- Directed by: Lee Demarbre
- Written by: Mark Pollesel
- Starring: Sam Kellerman Jade London Matt Miwa Lloyd Kaufman
- Cinematography: Randy Smith Petr Maur Robert Patterson
- Edited by: Lee Demarbre
- Music by: Dave Bignell John Carroll
- Production company: Odessa Filmworks
- Release date: January 27, 2023 (Mayfair Theatre);
- Running time: 99 minutes
- Country: Canada
- Language: English

= Enter the Drag Dragon =

Enter the Drag Dragon is a Canadian action comedy film, directed by Lee Demarbre and released in 2023. Billed as "world’s first ever drag queen, martial arts, comedy", the film centres on Crunch, a drag queen and amateur detective in Ottawa who is drawn into a strange criminal underworld of construction goons, anti-gay Christian vigilantes and an Aztec mummy, when asked by a client to help find a lost dog.

Crunch is portrayed by three different actors, Sam Kellerman, Jade London and Matt Miwa, over the course of the film, with the narrative rationale being that he is hit by a car more than once and has to have his face reconstructed by plastic surgeons.
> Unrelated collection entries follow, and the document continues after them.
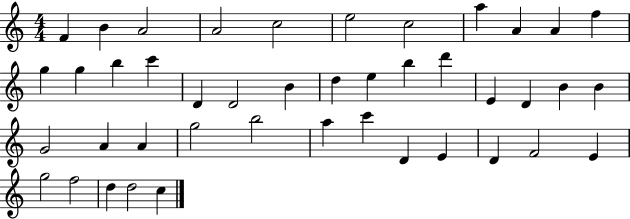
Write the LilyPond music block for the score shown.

{
  \clef treble
  \numericTimeSignature
  \time 4/4
  \key c \major
  f'4 b'4 a'2 | a'2 c''2 | e''2 c''2 | a''4 a'4 a'4 f''4 | \break g''4 g''4 b''4 c'''4 | d'4 d'2 b'4 | d''4 e''4 b''4 d'''4 | e'4 d'4 b'4 b'4 | \break g'2 a'4 a'4 | g''2 b''2 | a''4 c'''4 d'4 e'4 | d'4 f'2 e'4 | \break g''2 f''2 | d''4 d''2 c''4 | \bar "|."
}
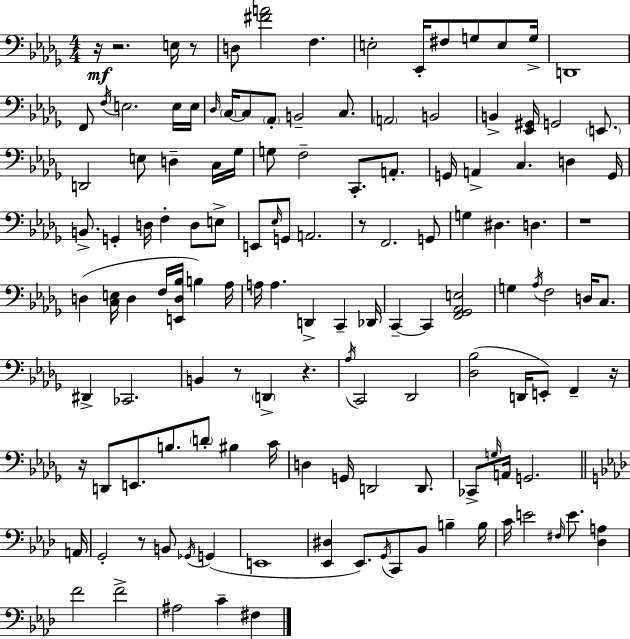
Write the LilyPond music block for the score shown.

{
  \clef bass
  \numericTimeSignature
  \time 4/4
  \key bes \minor
  r16\mf r2. e16 r8 | d8 <fis' a'>2 f4. | e2-. ees,16-. fis8 g8 e8 g16-> | d,1 | \break f,8 \acciaccatura { f16 } e2. e16 | e16 \grace { des16 } \parenthesize c16~~ c8 \parenthesize aes,8-. b,2-- c8. | \parenthesize a,2 b,2 | b,4-> <ees, gis,>16 g,2 \parenthesize e,8. | \break d,2 e8 d4-- | c16 ges16 g8 f2-- c,8.-. a,8.-. | g,16 a,4-> c4. d4 | g,16 b,8.-> g,4-. d16 f4-. d8 | \break e8-> e,8 \grace { ees16 } g,8 a,2. | r8 f,2. | g,8 g4 dis4. d4. | r1 | \break d4( <c e>16 d4 f16 <e, d bes>16 b4) | aes16 a16 a4. d,4-> c,4-- | des,16 c,4--~~ c,4 <f, ges, aes, e>2 | g4 \acciaccatura { aes16 } f2 | \break d16 c8. dis,4-> ces,2. | b,4 r8 \parenthesize d,4-> r4. | \acciaccatura { aes16 } c,2 des,2 | <des bes>2( d,16 e,8-.) | \break f,4-- r16 r16 d,8 e,8. b8. \parenthesize d'8-. | bis4 c'16 d4 g,16 d,2 | d,8. ces,8-> \grace { g16 } a,16 g,2. | \bar "||" \break \key f \minor a,16 g,2-. r8 b,8 \acciaccatura { ges,16 }( g,4 | e,1 | <ees, dis>4 ees,8.) \acciaccatura { g,16 } c,8 bes,8 b4-- | b16 c'16 e'2 \grace { fis16 } e'8. | \break <des a>4 f'2 f'2-> | ais2 c'4-- | fis4 \bar "|."
}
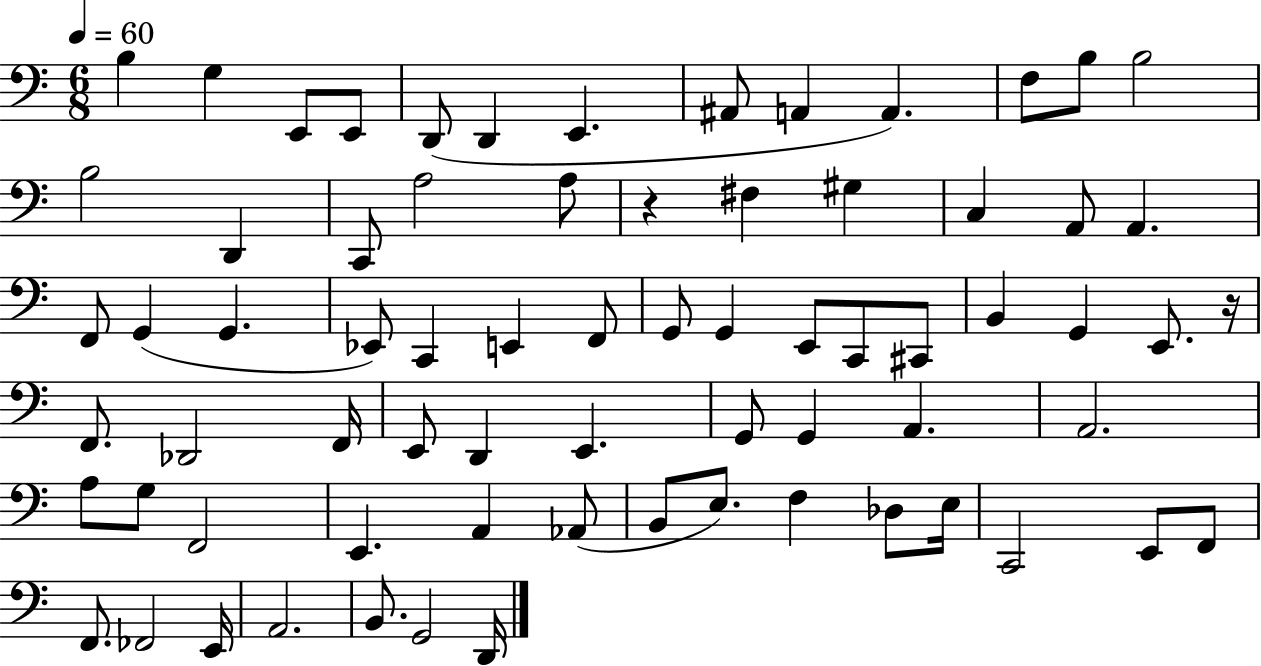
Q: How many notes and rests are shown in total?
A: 71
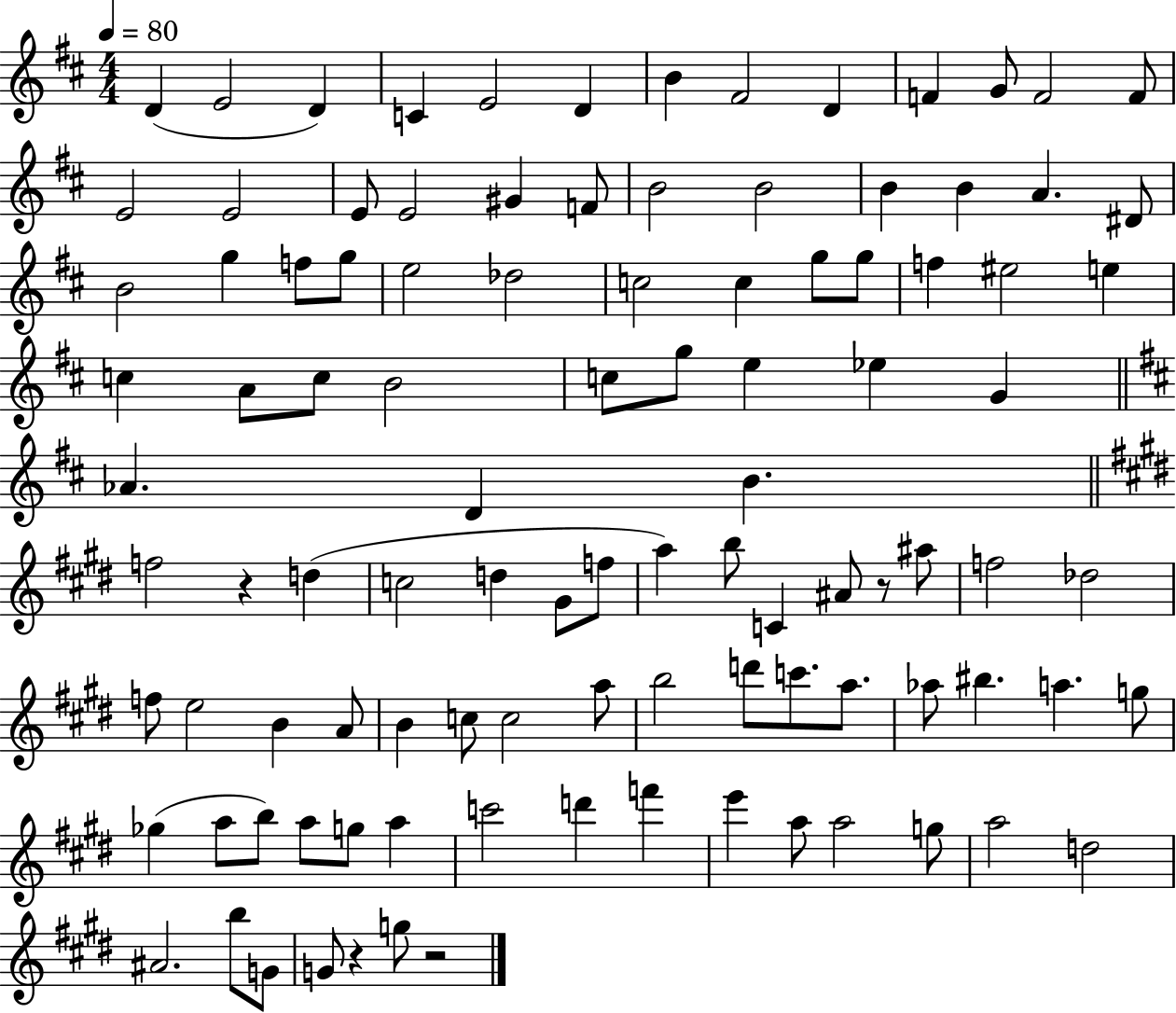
D4/q E4/h D4/q C4/q E4/h D4/q B4/q F#4/h D4/q F4/q G4/e F4/h F4/e E4/h E4/h E4/e E4/h G#4/q F4/e B4/h B4/h B4/q B4/q A4/q. D#4/e B4/h G5/q F5/e G5/e E5/h Db5/h C5/h C5/q G5/e G5/e F5/q EIS5/h E5/q C5/q A4/e C5/e B4/h C5/e G5/e E5/q Eb5/q G4/q Ab4/q. D4/q B4/q. F5/h R/q D5/q C5/h D5/q G#4/e F5/e A5/q B5/e C4/q A#4/e R/e A#5/e F5/h Db5/h F5/e E5/h B4/q A4/e B4/q C5/e C5/h A5/e B5/h D6/e C6/e. A5/e. Ab5/e BIS5/q. A5/q. G5/e Gb5/q A5/e B5/e A5/e G5/e A5/q C6/h D6/q F6/q E6/q A5/e A5/h G5/e A5/h D5/h A#4/h. B5/e G4/e G4/e R/q G5/e R/h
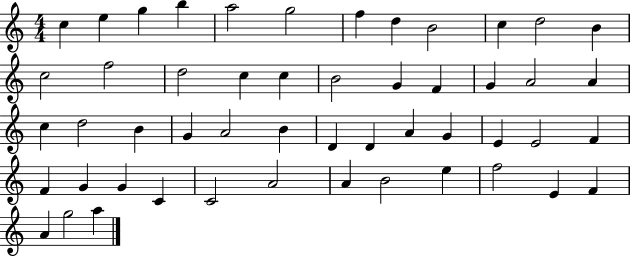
X:1
T:Untitled
M:4/4
L:1/4
K:C
c e g b a2 g2 f d B2 c d2 B c2 f2 d2 c c B2 G F G A2 A c d2 B G A2 B D D A G E E2 F F G G C C2 A2 A B2 e f2 E F A g2 a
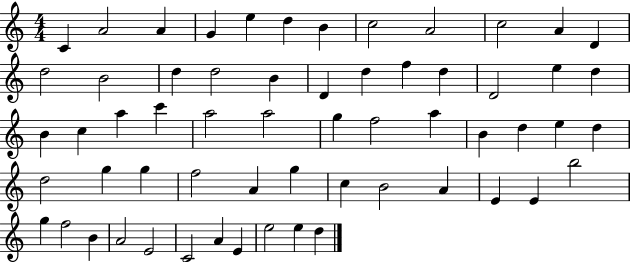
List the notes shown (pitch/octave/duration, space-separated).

C4/q A4/h A4/q G4/q E5/q D5/q B4/q C5/h A4/h C5/h A4/q D4/q D5/h B4/h D5/q D5/h B4/q D4/q D5/q F5/q D5/q D4/h E5/q D5/q B4/q C5/q A5/q C6/q A5/h A5/h G5/q F5/h A5/q B4/q D5/q E5/q D5/q D5/h G5/q G5/q F5/h A4/q G5/q C5/q B4/h A4/q E4/q E4/q B5/h G5/q F5/h B4/q A4/h E4/h C4/h A4/q E4/q E5/h E5/q D5/q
The film's cast also includes B-movie filmmaker Lloyd Kaufman in a small supporting role as a villainous construction foreman.

The film premiered on January 27, 2023, at Ottawa's Mayfair Theatre, before opening on a tour of various independent and repertory cinemas across Ontario in March, including the Fox Theatre in Toronto, the Apollo Cinema in Kitchener, the Sudbury Indie Cinema Co-op in Sudbury, the Gateway International Film Festival in North Bay, and the Playhouse Cinema in Hamilton.

==Critical response==
Jim Slotek of Original Cin rated the film "Z-plus", writing that "you'll know whether you want to see Enter the Drag Dragon if you’ve enjoyed the work of John Waters or Troma’s Lloyd Kaufman, of The Toxic Avenger fame.

Richard Crouse rated the film three and a half stars, writing that "Enter the Drag Dragon knows who its audience is. It is an anarchic, queer gorefest that owes a debt to everyone from Bruce Lee and Russ Meyer to Luis Buñuel and RuPaul. Demarbre is obviously a student of Midnight Madness genre, and delivers, for better and for worse, a movie that simultaneously pays homage to the form while reinventing it for a new generation."